JAKARTA, KOMPAS.com - Ketua Majelis Permusyawaratan Rakyat (MPR) RI dan Ketua Dewan Perwakilan Daerah (DPD) RI kompak mengusulkan agar MPR dikembalikan jadi lembaga tertinggi negara.
Gagasan ini disampaikan di hadapan Presiden, Wakil Presiden, Ketua Dewan Perwakilan Rakyat (DPR) RI, para menteri, dan jajaran pejabat tinggi negara lainnya dalam Sidang Tahunan MPR 2023, Rabu (16/8/2023).
“Idealnya memang, MPR RI dikembalikan menjadi lembaga tertinggi negara sebagaimana disampaikan Presiden ke-5 Republik Indonesia, Ibu Megawati Soekarnoputri, saat Hari Jadi ke-58 Lemhannas tanggal 23 Mei 2023 yang lalu,” kata Ketua MPR RI Bambang Soesatyo dalam pidatonya di Gedung Kura-kura Kompleks Parlemen, Senayan, Jakarta.
Menurut Bamsoet, demikian sapaan akrabnya, ada persoalan-persoalan negara yang belum mampu terjawab oleh Undang-Undang Dasar 1945.
Misalnya, apabila terjadi bencana alam yang berskala besar, pemberontakan, peperangan, pandemi, atau keadaan darurat lain yang menyebabkan pemilu tak dapat digelar sebagaimana perintah konstitusi. Dalam situasi demikian, tidak ada presiden dan wakil presiden yang terpilih dari produk pemilu.
Baca juga: Bamsoet Usul MPR Kembali Jadi Lembaga Tertinggi Negara, Sepakat dengan Megawati
Contoh tersebut menimbulkan pertanyaan, siapa pihak yang punya kewajiban hukum untuk mengatasi keadaan-keadaan bahaya demikian.
“Lembaga manakah yang berwenang menunda pelaksanaan pemilihan umum?” ucap Bamsoet.
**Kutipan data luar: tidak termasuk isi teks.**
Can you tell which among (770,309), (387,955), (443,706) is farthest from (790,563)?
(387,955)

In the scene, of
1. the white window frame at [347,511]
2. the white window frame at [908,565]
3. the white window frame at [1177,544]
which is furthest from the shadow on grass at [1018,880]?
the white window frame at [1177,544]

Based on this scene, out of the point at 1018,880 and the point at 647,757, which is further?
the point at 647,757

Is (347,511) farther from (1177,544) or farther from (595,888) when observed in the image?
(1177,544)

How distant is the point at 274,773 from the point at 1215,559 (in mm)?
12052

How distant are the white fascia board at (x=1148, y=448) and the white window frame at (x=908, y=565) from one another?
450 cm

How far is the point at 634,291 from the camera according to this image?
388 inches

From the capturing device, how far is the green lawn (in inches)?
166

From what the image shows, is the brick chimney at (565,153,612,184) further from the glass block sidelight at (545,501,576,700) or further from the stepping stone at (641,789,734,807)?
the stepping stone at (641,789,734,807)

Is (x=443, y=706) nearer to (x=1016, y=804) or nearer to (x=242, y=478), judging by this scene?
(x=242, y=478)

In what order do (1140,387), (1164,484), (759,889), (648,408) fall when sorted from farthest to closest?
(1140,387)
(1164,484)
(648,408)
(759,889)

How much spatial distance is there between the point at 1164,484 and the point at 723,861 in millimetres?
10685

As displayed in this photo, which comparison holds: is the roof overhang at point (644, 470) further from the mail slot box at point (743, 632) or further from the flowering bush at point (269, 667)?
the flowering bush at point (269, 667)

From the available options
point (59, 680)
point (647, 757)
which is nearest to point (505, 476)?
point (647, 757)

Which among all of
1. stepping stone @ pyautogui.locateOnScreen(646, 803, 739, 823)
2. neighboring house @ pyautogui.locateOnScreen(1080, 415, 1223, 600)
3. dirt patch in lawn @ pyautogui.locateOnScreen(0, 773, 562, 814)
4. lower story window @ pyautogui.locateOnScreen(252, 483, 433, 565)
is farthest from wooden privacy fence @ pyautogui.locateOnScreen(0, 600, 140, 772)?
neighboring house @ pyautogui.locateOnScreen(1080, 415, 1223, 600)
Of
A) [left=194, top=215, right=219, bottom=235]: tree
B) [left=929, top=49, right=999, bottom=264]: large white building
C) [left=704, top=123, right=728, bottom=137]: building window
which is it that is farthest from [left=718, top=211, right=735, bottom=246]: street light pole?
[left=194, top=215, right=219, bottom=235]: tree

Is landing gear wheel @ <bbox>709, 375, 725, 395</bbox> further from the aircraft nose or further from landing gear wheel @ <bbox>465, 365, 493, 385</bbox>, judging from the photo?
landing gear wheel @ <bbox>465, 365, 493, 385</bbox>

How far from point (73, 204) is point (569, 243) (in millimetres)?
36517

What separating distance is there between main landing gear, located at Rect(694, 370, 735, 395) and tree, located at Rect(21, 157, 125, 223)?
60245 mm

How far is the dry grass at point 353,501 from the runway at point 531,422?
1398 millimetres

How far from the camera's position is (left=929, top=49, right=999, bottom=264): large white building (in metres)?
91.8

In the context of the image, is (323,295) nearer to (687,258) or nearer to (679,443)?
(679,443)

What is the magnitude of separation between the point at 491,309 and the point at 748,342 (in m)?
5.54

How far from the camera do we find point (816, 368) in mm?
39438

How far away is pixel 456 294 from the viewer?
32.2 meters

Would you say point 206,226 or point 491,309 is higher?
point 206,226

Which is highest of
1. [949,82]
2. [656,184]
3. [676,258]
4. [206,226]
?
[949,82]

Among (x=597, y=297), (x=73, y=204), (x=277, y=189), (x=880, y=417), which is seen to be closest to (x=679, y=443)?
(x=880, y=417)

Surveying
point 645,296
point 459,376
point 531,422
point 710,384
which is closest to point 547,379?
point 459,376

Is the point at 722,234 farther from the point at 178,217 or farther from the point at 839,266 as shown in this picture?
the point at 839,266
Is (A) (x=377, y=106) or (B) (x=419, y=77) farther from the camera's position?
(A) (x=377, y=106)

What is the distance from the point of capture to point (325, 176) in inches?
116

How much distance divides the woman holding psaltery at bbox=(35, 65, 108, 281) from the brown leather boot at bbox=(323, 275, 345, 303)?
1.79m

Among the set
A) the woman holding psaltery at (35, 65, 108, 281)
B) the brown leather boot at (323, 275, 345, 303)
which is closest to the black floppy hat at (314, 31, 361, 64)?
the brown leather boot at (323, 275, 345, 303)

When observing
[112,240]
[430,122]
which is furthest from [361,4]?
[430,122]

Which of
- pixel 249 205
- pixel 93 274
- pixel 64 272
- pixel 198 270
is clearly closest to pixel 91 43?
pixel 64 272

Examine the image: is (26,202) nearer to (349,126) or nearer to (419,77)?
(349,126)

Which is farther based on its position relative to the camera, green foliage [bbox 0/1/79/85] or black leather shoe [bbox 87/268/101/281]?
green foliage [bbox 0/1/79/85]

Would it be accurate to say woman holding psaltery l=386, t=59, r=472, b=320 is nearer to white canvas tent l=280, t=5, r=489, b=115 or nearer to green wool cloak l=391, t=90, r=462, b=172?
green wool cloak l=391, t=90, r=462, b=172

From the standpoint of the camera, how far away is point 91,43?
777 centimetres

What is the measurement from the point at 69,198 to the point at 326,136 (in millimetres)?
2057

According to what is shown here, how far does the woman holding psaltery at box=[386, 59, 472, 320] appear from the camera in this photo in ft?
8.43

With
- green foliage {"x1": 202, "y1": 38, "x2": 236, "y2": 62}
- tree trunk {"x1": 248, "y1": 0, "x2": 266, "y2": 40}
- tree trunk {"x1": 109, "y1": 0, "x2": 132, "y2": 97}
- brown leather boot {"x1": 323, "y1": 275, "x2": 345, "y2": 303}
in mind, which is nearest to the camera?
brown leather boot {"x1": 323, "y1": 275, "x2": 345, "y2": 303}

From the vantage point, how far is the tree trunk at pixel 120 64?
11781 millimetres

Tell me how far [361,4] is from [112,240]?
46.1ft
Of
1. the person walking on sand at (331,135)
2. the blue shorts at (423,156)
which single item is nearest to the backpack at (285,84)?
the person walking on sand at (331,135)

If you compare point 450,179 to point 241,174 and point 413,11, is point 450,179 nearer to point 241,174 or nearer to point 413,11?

“Bagaimana pengaturan konstitusionalnya jika pemilihan umum tertunda, sedangkan masa jabatan Presiden, Wakil Presiden, anggota anggota MPR, DPR, DPD, dan DPRD, serta para menteri anggota kabinet telah habis?” lanjutnya.
Sebelum konstitusi diubah, kata Bamsoet, MPR dapat menerbitkan ketetapan yang bersifat pengaturan untuk melengkapi kekosongan konstitusi. Namun, setelah amendemen UUD 1945, masalah-masalah demikian belum ada jalan keluar konstitusionalnya.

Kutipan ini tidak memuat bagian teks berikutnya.